Trava de 26,5% abre espaço para revisão de benefícios

O Congresso Nacional aprovou um mecanismo na tentativa de evitar que o IVA final não ultrapasse 26,5%. De acordo com a nova legislação, caso se constate que o IVA ultrapassará esse limite, o governo precisa enviar um projeto de lei complementar ao Parlamento para rever descontos e regimes especiais, de forma que a alíquota-padrão não supere esse patamar. A revisão, porém, está prevista apenas para 2031.

Thulio Carvalho avalia que a calibragem pode ser feita mediante a aplicação de um redutor linear, a eliminação de exceções ou, ainda, mediante a exclusão de determinados bens ou serviços das listas de itens com tributação reduzida.

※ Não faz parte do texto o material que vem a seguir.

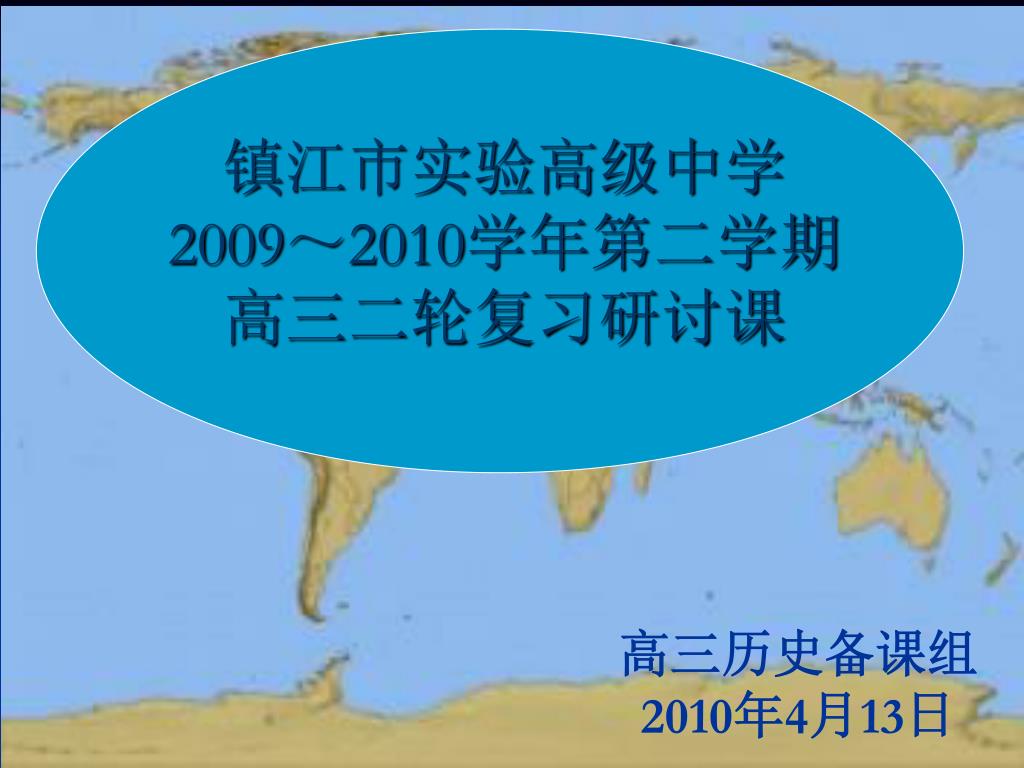 镇江市实验高级中学
2009～2010学年第二学期
高三二轮复习研讨课

高三历史备课组
2010年4月13日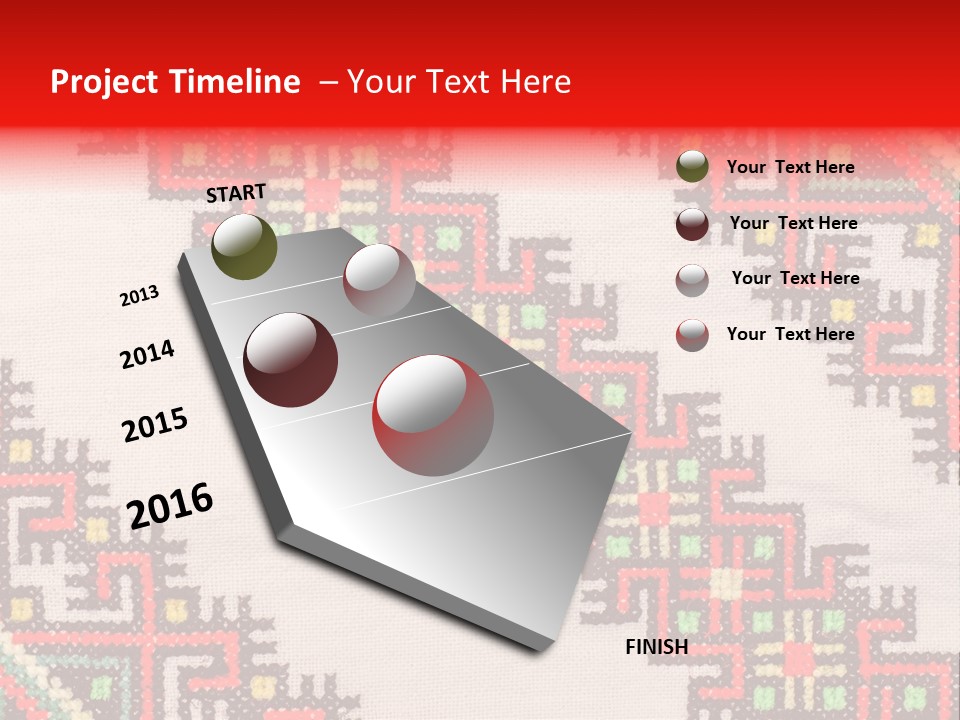 Project Timeline – Your Text Here

START

2013

2014

2015

2016

FINISH

Your Text Here

Your Text Here

Your Text Here

Your Text Here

Na prática, contudo, ainda é difícil prever o que vai acontecer se a alíquota combinada superar os 26,5%, comenta Guilherme Corrêa, da Becomex. No entanto, ele defende que um ponto que pode contribuir efetivamente para a redução do IVA é o impacto que a reforma tributária vai gerar na economia como um todo.

“Se houver aumento da atividade industrial e serviços, poderá haver uma maior arrecadação geral, o que poderia permitir uma redução da alíquota de referência”, assinalou.